In other cases, farmers are taking the initiative. In Florida, a group of farmers formed a cooperative in 1995 to collectively sell a large volume of washed, cut, and packaged fresh vegetables to schools. Today they sell to at least 15 school districts in Florida, Georgia and Alabama.

Schools and farmers also need solutions to streamline deliveries from far-flung farms to geographically scattered schools. The 23 schools in the TCAPS district, of which Central Grade School is a part, span 285 square miles.

What’s Next
In Traverse City, Central Grade School’s partnership with the Institute has both regional and statewide implications. The Institute will use lessons from the pilot project at Central to help schools throughout northwest Lower Michigan. The project is part of the Institute’s work to help build a regional economy that celebrates entrepreneurship, builds jobs from resources within the region, and conserves fresh water, clean air, farmland, and open spaces.
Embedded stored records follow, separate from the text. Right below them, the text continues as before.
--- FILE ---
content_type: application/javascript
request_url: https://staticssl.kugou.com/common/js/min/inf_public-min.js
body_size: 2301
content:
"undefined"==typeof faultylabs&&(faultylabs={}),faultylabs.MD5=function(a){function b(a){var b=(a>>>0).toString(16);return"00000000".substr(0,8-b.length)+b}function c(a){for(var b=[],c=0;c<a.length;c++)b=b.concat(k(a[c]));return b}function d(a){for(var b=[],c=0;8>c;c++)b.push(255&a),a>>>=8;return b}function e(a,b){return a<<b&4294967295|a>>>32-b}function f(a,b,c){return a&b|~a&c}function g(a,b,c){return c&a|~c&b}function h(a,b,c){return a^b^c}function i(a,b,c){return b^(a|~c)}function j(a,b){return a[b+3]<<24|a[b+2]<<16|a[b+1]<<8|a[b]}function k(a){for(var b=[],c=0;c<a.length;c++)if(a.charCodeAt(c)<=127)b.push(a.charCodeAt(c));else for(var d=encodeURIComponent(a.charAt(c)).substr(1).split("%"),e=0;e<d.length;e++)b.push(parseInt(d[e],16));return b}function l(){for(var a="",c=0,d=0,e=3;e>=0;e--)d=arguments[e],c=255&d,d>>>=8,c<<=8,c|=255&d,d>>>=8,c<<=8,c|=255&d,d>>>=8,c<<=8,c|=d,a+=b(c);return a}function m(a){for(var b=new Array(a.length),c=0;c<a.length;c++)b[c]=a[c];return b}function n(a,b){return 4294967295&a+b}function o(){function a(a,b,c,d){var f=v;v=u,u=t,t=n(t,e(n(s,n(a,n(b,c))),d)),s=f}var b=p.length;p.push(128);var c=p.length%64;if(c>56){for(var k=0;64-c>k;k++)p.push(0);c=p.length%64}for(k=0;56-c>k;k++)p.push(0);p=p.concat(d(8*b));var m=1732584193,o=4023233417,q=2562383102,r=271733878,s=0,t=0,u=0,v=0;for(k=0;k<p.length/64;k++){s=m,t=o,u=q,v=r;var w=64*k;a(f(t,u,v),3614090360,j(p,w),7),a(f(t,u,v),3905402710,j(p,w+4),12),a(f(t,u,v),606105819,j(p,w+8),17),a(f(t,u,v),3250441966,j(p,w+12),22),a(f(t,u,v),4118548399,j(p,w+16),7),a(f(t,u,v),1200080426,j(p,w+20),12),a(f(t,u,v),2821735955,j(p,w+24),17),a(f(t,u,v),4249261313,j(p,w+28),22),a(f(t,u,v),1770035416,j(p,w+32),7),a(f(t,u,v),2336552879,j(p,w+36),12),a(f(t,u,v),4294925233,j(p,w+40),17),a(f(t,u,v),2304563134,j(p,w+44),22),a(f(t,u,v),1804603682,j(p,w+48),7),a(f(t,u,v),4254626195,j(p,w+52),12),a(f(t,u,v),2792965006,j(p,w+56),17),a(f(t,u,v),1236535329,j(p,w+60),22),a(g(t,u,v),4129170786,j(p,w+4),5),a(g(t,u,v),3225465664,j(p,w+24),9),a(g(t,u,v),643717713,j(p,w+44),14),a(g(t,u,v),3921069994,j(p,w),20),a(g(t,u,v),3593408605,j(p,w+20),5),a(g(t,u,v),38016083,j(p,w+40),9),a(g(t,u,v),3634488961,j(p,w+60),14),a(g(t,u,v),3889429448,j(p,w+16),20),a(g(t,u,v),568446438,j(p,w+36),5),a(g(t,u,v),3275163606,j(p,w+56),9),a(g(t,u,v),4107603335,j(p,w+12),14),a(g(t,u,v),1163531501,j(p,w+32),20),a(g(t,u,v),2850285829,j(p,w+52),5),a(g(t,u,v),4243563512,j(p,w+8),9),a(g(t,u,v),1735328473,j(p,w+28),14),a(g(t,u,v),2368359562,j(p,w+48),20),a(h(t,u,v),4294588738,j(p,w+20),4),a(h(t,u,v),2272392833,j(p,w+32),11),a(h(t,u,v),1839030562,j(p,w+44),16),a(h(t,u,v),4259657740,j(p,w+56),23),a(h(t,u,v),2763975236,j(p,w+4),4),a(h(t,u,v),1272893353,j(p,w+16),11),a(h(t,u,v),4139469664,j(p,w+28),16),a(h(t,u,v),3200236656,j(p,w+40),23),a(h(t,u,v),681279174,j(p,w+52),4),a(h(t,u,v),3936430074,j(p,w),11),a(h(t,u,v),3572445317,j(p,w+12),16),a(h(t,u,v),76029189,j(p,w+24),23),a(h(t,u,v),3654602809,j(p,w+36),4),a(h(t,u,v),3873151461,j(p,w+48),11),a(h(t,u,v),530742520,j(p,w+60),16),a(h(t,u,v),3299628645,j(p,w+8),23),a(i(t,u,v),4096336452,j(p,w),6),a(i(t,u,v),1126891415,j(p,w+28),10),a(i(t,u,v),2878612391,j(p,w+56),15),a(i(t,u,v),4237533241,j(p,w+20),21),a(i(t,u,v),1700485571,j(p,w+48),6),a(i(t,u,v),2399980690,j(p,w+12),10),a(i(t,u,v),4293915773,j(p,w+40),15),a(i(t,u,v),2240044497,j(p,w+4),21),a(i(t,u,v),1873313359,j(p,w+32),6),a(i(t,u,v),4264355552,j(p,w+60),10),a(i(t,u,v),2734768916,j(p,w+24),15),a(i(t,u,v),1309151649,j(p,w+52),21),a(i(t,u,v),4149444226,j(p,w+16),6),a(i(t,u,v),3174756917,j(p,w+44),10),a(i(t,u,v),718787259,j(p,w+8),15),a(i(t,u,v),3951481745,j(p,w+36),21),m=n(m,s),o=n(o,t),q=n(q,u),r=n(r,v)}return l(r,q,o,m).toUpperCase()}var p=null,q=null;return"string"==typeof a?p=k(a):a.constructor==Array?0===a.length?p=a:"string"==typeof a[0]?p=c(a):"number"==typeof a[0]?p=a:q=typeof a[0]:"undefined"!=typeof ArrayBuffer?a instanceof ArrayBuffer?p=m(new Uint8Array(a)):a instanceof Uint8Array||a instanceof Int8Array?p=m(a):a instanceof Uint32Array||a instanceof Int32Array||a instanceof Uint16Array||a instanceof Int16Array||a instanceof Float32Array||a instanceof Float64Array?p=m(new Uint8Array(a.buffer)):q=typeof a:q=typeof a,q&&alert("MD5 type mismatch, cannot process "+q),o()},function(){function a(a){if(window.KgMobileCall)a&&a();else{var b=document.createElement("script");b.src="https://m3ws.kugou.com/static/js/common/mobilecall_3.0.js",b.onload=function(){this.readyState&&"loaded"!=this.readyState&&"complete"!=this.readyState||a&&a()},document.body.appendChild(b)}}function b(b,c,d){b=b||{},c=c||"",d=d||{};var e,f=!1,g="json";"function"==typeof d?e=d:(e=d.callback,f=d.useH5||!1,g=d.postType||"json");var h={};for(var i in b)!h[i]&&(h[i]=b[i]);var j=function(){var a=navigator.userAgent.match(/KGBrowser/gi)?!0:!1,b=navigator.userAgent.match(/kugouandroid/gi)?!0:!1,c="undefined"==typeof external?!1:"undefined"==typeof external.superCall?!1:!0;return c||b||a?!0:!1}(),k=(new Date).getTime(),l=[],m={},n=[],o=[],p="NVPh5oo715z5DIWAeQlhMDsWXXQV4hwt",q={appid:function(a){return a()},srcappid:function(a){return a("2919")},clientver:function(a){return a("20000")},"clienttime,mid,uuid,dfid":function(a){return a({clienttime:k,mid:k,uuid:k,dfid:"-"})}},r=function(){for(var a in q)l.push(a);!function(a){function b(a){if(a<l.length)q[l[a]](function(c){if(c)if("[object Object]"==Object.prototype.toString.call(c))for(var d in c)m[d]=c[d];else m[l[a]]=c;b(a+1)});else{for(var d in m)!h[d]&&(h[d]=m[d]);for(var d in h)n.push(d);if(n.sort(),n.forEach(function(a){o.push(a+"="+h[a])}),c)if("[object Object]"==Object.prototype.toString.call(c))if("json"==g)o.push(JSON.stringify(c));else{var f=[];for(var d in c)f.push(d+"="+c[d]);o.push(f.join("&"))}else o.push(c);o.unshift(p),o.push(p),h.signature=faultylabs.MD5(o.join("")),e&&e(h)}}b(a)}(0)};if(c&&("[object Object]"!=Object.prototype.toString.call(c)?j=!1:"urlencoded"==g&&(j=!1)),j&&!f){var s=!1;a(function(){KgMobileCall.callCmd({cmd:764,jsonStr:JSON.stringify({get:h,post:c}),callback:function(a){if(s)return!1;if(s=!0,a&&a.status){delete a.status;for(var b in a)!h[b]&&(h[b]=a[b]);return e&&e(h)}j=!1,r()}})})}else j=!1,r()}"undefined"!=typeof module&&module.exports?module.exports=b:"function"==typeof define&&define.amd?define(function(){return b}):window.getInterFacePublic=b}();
The Institute’s goals for the project are widely shared. Statewide, Michigan’s school food service directors said they also are motivated to support the local economy, in addition to having access to fresher, higher quality food for kids. The state and MSU’s C.S. Mott group will continue to analyze survey data, examine directors’ concerns more closely, and explore possible solutions and policy recommendations.

Efforts at the national level are also bearing some fruit. Successful lobbying by farm-to-school activists brought a new provision to the Child Nutrition Act when it was reauthorized in June — two-year grants of up to $100,000 for schools to buy food from local farms and equipment to store and process it, plan menus, and research local farms to match demand with supply. The next step is convincing Congress to budget the funds during appropriations committees meeting in January.

The 3 C’s
But the concept has proved so popular that, observers say, interested parents, schools, farmers, and grassroots organizations continue to move forward no matter what elected officials do.

Successful programs focus on “the 3 C’s”: Cafeteria, Classroom and Community. Hands-on experiences in the classroom and on the farm heighten children’s curiosity and appreciation for fresh, healthy food, particularly if their taste buds have been shaped by fast food. That translates into success for school lunch programs, which depend on participation for revenues.

That concept is what brought Mr. Bardenhagen to Central Grade School, where he, like a couple other farmers this fall, introduced students to the food in the lunch line that he personally grew. After eating one of his hot baked potatoes, one child told the farmer that it tasted “sweeter” than ones they’d eaten in school before. Mr. Bardenhagen responded by explaining that different varieties of potatoes have different flavors. Then another child told him: “You make good potatoes.”

There’s evidence the farmers are having an impact, and not just in the cafeteria line. Parent Kelly Towner came to school the week after Mr. Bardenhagen’s visit because her daughter, first grader Delaney Leach, invited her to join her at lunch. Delaney wanted Mom to meet the second farmer visiting her school, apple farmer Mark Doherty.

“She’d seen the potato farmer,” Ms. Towner said. “She told me he ate potatoes raw, and she was pretty excited about that.”